▶ STATED TASK 1
List the records as a numbered list, covering the stretch from the start of the records through the line containing "[177,114,297,176]" and omitting blank lines and pictures.

▶ DOCUMENT TEXT
What Will Replace the Police? Ten Historical Examples
The future of local police departments has become a top election issue. Rasmussen released recent polls showing that Americans pay close attention to debates about law and order. For instance, 50% of likely voters want to see harder crackdowns on urban unrest, while only 38% support continuing protests in cities. Overall, 72% are concerned about recent reports of urban violence. Over 60% of Americans said their feelings about the protests will have an effect on their November voting.
Perhaps we have found the Democrats' Kryptonite. Conservatives have noticed for quite some time that the left never showed adequate concern about far-left extremism (listen here). The far left has greater numbers and, unlike the far right, is entrenched in major institutions like colleges. The far left hopes to claim the anti-police violence as a historic win for its side (see here). Democrats can't claim that the Floyd protests had nothing to do with rioting.
Protests have become linked in Americans' minds with riots. The organization seen as leading these demonstrations was Black Lives Matter (BLM), whose premier issue was defunding or abolishing the police. BLM leaders like Alicia Garza never hid their intent. Most BLM activists rejected talk of mere reform as too weak and compromising.

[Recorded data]

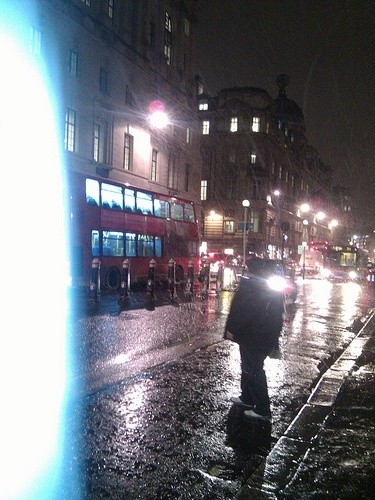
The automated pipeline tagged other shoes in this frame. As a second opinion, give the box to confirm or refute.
[244,410,269,421]
[232,396,255,408]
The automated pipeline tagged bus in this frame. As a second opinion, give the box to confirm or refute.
[323,245,368,282]
[73,167,201,294]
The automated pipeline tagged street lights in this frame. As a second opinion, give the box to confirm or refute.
[240,199,251,266]
[299,204,309,279]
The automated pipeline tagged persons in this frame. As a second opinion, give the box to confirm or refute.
[223,258,285,421]
[289,266,295,282]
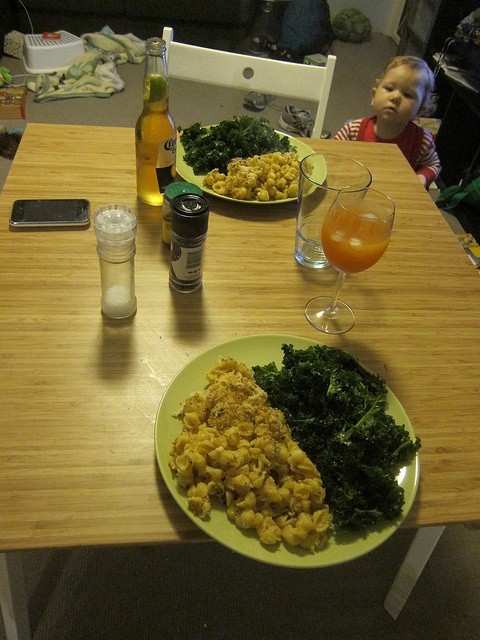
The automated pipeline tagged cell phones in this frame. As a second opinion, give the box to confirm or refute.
[9,197,93,231]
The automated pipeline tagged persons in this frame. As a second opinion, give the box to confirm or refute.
[331,56,443,190]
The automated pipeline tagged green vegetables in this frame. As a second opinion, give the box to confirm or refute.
[251,339,423,531]
[177,114,297,176]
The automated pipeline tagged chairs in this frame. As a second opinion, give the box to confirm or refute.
[162,26,337,140]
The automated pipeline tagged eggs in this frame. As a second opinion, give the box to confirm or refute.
[204,151,316,199]
[169,357,335,553]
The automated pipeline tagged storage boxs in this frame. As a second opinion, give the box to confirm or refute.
[21,30,86,75]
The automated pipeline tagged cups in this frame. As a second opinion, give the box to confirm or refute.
[294,153,372,272]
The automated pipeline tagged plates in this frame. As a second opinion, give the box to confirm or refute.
[156,334,425,570]
[179,118,331,202]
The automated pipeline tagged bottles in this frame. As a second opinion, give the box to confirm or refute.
[92,208,138,321]
[134,38,175,209]
[161,180,202,247]
[168,194,210,294]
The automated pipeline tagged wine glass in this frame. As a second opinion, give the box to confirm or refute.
[304,190,397,335]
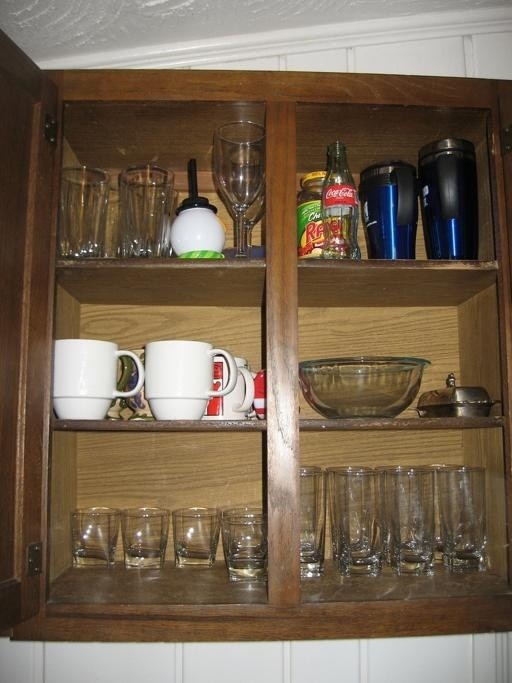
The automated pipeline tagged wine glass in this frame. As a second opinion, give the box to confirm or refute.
[208,119,267,260]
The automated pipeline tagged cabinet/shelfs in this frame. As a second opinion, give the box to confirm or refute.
[0,67,512,640]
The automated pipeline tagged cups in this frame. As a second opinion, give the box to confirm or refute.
[68,505,264,581]
[356,158,419,262]
[294,461,489,581]
[60,164,177,260]
[49,331,266,424]
[417,136,479,261]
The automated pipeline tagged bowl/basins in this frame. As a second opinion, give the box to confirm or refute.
[299,353,429,419]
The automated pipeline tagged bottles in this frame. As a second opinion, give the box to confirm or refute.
[324,140,362,262]
[169,157,227,259]
[295,169,352,259]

▶ STATED TASK 2
Answer these questions using the text on the future of police departments:
(a) What percentage of likely voters want to see harder crackdowns on urban unrest?
(b) Which organization was seen as leading the demonstrations?
(c) Which BLM leader is named as never having hidden her intent?

▶ TASK OUTPUT 1
1. The automated pipeline tagged other shoes in this frame. As a second opinion, give the box to confirm or refute.
2. [244,410,269,421]
3. [232,396,255,408]
4. The automated pipeline tagged bus in this frame. As a second opinion, give the box to confirm or refute.
5. [323,245,368,282]
6. [73,167,201,294]
7. The automated pipeline tagged street lights in this frame. As a second opinion, give the box to confirm or refute.
8. [240,199,251,266]
9. [299,204,309,279]
10. The automated pipeline tagged persons in this frame. As a second opinion, give the box to confirm or refute.
11. [223,258,285,421]
12. [289,266,295,282]
13. The automated pipeline tagged cell phones in this frame. As a second opinion, give the box to confirm or refute.
14. [9,197,93,231]
15. The automated pipeline tagged persons in this frame. As a second opinion, give the box to confirm or refute.
16. [331,56,443,190]
17. The automated pipeline tagged green vegetables in this frame. As a second opinion, give the box to confirm or refute.
18. [251,339,423,531]
19. [177,114,297,176]

▶ TASK OUTPUT 2
(a) 50%
(b) Black Lives Matter (BLM)
(c) Alicia Garza